The scholars featured, Afua Hirsch, Kehinde Andrews, merely articulate what many in the Global South have long understood: that economic subordination did not end with independence ceremonies. Today, many Commownealth countries remain intergenerationally impoverished, not because of cultural failings or political missteps, but because the empire’s departure was as calculated as its arrival.

Borders were drawn, industries were scaffolded around export dependence, and resource economies were structured to serve European markets long after the Union Jack came down. To point this out is not to “attack the Queen”; it is to describe the world as it exists.

Professor Andrews’ remark, tht the conditions of Black people in many Commonwealth nations are “almost just as bad as they were 50 or 100 years ago” is not hyperbole. It is

The real question

So the issue is not whether the Commonwealth is “Empire 2.0.” It is why the world is still asked to pretend it isn’t.

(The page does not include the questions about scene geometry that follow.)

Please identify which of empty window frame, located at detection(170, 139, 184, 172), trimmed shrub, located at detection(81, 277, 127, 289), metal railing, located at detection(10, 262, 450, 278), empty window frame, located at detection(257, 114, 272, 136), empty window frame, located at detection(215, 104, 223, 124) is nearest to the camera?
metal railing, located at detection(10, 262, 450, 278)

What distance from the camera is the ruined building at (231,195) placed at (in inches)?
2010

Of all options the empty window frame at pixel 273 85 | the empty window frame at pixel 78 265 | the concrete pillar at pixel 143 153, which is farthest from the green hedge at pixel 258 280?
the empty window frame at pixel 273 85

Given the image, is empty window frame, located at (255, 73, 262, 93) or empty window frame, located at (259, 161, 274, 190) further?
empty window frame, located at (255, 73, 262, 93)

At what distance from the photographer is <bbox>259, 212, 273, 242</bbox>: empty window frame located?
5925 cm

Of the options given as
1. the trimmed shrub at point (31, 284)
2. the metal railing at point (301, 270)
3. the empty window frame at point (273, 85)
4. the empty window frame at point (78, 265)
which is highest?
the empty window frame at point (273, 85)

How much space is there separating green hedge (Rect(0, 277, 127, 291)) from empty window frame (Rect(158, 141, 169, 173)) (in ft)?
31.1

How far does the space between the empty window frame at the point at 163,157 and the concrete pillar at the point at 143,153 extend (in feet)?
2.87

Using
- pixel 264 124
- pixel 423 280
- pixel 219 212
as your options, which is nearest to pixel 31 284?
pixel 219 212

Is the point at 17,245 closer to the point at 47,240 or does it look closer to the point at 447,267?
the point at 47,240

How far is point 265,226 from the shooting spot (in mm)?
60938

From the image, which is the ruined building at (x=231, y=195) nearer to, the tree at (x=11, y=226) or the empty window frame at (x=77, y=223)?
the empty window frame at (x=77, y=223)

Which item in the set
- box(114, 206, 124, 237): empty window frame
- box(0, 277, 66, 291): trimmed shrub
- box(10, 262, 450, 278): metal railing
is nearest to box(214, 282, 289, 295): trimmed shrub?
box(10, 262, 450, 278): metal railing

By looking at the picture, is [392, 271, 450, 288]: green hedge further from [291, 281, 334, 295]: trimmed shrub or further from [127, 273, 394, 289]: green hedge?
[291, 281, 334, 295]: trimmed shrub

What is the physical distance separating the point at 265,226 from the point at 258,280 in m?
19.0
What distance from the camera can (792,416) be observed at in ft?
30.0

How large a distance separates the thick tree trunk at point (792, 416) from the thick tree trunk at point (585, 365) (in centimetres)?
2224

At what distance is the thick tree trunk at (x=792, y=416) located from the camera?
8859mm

Royal defenders warn that these remarks “go to the root of attacking her legacy.” But perhaps that root is precisely what needs examining. Legacies built on empire, no matter how softly spoken, no matter how dutifully performed, require scrutiny, not sanctification.

If the Commonwealth truly wishes to outgrow its imperial shadow, then the first step is acknowledging that the shadow exists.

And if it takes a duchess from California, one who understands the weight of history on darker skin, to rupture that silence, then perhaps we should thank her for saying what many others have been punished for even whispering.